Más recientemente se acentuó la sensibilidad animalista, impulsada por la pasión que las clases urbanas experimentamos por nuestras entrañables mascotas. ¿Qué tipo de norma íbamos a aprobar como sociedad a la que no le preocupa la alimentación, pero sí – y mucho – el medio ambiente y los animales? Pues las que llevamos dos décadas aprobando en Europa, que, sistemáticamente restringen, limitan y encarecen la producción agraria. Así nos irá y así habremos de pagarlo en la factura de la cesta de la compra. Pero, más allá del suicidio alimentario en el que estamos empeñados, lo importante es la mirada de los tiempos, que quiere mirar al campo sin ver a personas ni ganados en él. Atención, atención, que la mirada es la que crea los paisajes. Si no cambiamos la actual, al final, erradicaremos a los agricultores de ellos, que es, en el fondo, lo que hoy queremos conseguir.

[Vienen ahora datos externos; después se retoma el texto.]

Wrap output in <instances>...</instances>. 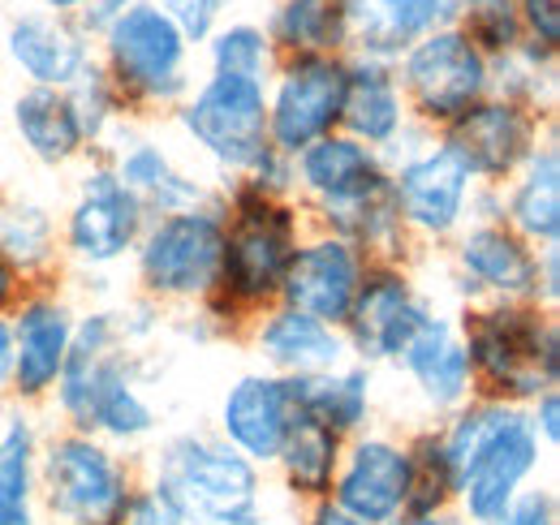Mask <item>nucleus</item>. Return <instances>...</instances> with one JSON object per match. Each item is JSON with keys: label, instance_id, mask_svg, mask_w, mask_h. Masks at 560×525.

Ojalá, en el futuro, logremos una mirada que logre equilibrar la sostenibilidad irrenunciable y la naturaleza – a cuidar, conservar y mejorar -, con nuestras necesidades alimentarias. Entonces, las figuras de agricultores, ganaderos y pescadores regresarían a un paisaje rural que no hiere al medio ambiente, sino que lo conforma y mejora. Desgraciadamente, nuestra mirada no está en eso, todavía, hoy por hoy. Y el futuro… ya dirá.

Porque, al final, sabemos lo que pasará: les tocará a agricultores, ganaderos y pescadores garantizarnos la comida que una mirada extraviada puso en riesgo para nuestras bocas, genéticamente necesitadas.